いつも記事を参考にさせていただいております。
今回、記事通りに設定してもKMからマクロキャンセルのメッセージが出てしまいます。
KMは8.2 IllustratorCC2017 CS6 MacOS10.10.5
何か解決のヒントがあれば教えてください。
よろしくお願いします。
はじめまして。コメントありがとうございます。
まだそれだけだとどこに原因があるのか絞りきれないので,
・何をしたときに
・何というメッセージが出る
などの情報をいただけますでしょうか。
実行したマクロのスクリーンショットがあるともっと助かります。
よろしくお願いいたします。
返信ありがとうございます。
①ここに掲載してあるサンプルの「alert.scpt」をIllustratorCC2017で実行した時
②KMから「Macro Cancelled」/ 「~/~/Yatakagami.scpt」のメッセージが出ます。
SSを送りますが、どこへ送ればよいですか?
何となくYatakagami.scptのパスを指定する部分が違って行方不明になっている気がします。
execute_script(exec_path, exec_args)のosascriptのあたりですね。
SSはTwitterのDMや,オンラインストレージに置いて連絡フォームにリンクを載せるなどしてください。
こちらはTwitterで解決。最終的に効果があったのは
・マクログループを作り直す
・Yatakagami.scptをスクリプトエディタで保存し直す
のいずれか,または両方(絞りきれなかった)。
はじめまして。
Yatakagami.scptいつも使わせていただいています。ありがとうございます。
IllustratorCC2019までは大丈夫ですが、今回Illustrator2020でも使わせていただいたところKMから Macro Cancelled
~/~/Yatakagami.scpt: execution error: Illustratorでエラーが起きました: JavaScript code was missin…
と返されてしましいました。
環境は KM:9.0.4 MacOS 10.14.6 Illustrator2020 24.0
実行したのはここに掲載のサンプル「alert.jsx」
解決策などありましたらば、教えていただきますようよろしくお願いいたします。
わざわざコメントありがとうございます。ご利用していただいて嬉しいです。
Yatakagami.scptはAppleScriptのdo javascriptという命令を経由してスクリプトを実行しているのですが,Illustrator 2020はそこにバグがあってjsxファイルを受け付けない状態になっています。プログラムの仕様を変更しないと動かないので,応急処置としてこちらのマクロをお勧めしています。
https://twitter.com/sttk3com/status/1197284303593299968?s=20
画像で表示しているだけなんですが,再現できそうでしょうか。
ご対応ありがとうございます。
紹介いただいた方法で再現できました!
快適なDTP環境が構築できそうです。感謝です!
よくあれだけでわかりましたね! とりあえず解決してよかったです。

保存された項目
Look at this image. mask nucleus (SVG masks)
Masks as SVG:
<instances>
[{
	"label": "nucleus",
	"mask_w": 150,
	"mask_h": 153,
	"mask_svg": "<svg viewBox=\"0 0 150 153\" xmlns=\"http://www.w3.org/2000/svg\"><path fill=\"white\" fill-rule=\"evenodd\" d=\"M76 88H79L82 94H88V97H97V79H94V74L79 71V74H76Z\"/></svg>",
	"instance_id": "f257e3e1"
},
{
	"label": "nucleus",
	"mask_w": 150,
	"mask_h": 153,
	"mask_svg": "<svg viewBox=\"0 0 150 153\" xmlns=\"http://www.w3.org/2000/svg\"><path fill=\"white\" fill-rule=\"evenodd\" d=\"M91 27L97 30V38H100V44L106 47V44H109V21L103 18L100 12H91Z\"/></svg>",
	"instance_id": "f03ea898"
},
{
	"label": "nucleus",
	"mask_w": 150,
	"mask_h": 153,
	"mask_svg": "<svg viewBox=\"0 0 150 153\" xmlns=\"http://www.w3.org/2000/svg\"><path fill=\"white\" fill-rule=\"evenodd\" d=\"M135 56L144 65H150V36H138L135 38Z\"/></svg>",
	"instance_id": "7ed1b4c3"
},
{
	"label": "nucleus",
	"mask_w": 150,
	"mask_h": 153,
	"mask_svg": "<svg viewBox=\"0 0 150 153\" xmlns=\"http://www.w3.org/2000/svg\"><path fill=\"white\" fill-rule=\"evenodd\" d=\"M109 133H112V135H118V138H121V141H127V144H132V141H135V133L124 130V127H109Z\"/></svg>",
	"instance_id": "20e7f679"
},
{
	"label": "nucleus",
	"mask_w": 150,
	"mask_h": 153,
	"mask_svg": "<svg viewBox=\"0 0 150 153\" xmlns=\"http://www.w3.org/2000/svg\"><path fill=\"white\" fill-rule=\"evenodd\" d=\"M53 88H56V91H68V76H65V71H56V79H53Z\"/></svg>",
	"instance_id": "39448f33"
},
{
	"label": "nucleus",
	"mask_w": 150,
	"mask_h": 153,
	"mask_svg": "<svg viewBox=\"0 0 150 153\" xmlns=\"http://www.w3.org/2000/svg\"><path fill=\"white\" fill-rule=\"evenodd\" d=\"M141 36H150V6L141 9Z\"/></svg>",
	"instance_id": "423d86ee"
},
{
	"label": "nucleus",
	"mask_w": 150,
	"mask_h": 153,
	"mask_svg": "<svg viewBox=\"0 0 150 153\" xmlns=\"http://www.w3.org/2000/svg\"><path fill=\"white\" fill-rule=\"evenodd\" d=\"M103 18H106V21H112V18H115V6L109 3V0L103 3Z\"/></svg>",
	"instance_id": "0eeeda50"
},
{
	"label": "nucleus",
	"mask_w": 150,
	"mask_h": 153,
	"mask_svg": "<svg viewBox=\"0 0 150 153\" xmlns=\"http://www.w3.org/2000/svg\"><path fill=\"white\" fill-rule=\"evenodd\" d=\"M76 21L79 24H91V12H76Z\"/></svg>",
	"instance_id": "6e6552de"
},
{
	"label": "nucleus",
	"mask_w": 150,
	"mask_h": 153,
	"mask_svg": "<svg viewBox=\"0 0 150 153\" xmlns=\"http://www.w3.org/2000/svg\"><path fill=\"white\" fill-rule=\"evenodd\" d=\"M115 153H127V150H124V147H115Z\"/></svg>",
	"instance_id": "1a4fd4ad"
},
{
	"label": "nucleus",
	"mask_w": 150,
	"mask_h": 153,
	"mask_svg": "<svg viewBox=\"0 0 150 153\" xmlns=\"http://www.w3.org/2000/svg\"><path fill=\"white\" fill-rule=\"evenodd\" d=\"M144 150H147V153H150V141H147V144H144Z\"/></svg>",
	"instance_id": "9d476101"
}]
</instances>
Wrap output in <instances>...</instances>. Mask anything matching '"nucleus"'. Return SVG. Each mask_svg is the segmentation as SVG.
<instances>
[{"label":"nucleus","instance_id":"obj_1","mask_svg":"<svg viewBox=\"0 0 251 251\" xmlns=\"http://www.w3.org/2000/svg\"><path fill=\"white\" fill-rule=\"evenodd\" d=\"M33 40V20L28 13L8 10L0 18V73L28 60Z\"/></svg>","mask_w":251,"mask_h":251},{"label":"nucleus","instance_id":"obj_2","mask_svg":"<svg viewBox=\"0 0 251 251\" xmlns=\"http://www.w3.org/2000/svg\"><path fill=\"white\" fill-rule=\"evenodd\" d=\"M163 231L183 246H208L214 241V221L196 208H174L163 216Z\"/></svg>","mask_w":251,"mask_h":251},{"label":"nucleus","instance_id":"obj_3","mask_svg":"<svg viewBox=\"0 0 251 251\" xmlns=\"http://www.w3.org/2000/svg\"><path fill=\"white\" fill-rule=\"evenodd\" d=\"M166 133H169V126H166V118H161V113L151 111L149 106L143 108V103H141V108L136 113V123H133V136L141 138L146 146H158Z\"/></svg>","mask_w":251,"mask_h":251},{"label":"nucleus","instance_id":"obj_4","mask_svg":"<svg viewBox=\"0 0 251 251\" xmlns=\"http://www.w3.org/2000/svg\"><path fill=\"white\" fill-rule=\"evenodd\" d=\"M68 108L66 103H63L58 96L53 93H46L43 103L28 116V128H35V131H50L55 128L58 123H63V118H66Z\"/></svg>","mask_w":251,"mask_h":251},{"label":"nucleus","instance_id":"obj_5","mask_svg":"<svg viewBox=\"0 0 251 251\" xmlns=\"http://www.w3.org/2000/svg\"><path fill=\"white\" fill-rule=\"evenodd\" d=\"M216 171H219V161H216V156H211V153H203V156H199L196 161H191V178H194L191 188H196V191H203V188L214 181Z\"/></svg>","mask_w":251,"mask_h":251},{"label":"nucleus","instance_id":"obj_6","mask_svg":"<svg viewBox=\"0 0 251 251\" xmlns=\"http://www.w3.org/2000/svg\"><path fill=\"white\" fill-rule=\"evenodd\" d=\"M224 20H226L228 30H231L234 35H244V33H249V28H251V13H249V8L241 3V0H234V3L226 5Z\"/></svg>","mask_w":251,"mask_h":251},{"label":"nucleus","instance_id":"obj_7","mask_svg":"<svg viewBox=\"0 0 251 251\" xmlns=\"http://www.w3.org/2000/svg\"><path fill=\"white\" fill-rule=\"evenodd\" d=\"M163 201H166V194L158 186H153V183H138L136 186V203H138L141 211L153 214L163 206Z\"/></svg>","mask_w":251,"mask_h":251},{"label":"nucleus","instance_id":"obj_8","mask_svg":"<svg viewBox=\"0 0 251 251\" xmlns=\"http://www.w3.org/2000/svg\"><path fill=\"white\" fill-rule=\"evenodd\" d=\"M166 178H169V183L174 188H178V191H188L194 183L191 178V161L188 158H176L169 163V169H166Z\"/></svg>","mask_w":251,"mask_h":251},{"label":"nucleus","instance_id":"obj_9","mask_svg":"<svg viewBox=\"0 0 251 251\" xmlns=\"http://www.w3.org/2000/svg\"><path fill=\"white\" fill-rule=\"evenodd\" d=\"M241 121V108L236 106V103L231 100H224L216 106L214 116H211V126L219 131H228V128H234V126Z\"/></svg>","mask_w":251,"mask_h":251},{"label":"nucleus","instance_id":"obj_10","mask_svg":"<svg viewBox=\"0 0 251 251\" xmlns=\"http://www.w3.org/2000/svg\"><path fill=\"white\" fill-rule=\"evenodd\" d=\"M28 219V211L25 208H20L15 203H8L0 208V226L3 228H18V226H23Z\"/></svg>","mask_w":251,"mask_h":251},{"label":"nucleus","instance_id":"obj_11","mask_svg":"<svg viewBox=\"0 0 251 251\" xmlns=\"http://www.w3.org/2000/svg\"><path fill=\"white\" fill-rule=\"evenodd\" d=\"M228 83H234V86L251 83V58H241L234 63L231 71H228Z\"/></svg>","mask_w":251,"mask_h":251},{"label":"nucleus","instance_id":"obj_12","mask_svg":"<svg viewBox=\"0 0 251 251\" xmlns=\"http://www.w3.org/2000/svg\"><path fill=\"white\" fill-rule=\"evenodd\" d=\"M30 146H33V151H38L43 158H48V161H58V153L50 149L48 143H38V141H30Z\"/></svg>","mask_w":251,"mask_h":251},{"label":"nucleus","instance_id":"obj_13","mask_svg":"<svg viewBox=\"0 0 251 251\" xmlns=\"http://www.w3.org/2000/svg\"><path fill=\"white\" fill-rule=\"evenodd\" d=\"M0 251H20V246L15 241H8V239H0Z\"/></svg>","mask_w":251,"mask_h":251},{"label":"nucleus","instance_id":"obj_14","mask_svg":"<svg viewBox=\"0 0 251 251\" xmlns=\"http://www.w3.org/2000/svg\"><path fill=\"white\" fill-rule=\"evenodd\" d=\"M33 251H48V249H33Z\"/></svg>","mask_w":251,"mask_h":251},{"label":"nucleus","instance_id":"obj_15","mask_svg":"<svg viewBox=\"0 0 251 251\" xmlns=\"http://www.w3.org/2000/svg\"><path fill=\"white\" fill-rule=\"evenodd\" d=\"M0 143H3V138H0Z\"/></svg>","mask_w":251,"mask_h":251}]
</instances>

• _課題 1_:
本文抜粋によると、Illustrator 2020でYatakagami.scptが動かないのはなぜか。
• _課題 2_:
本文抜粋のうち「Yatakagami.scptはAppleScriptのdo javascript」で始まる段落を、主な事実を残して箇条書きに書き直しなさい。

• _回答 1_:
Illustrator 2020では、AppleScriptのdo javascriptという命令にバグがあり、jsxファイルを受け付けない状態になっているからだ。

• _回答 2_:
・Yatakagami.scptは、AppleScriptのdo javascript命令を経由してスクリプトを実行する。
・Illustrator 2020はこの命令にバグがあり、jsxファイルを受け付けない。
・プログラムの仕様を変更しないと動かない。
・応急処置として、紹介しているマクロを勧めている。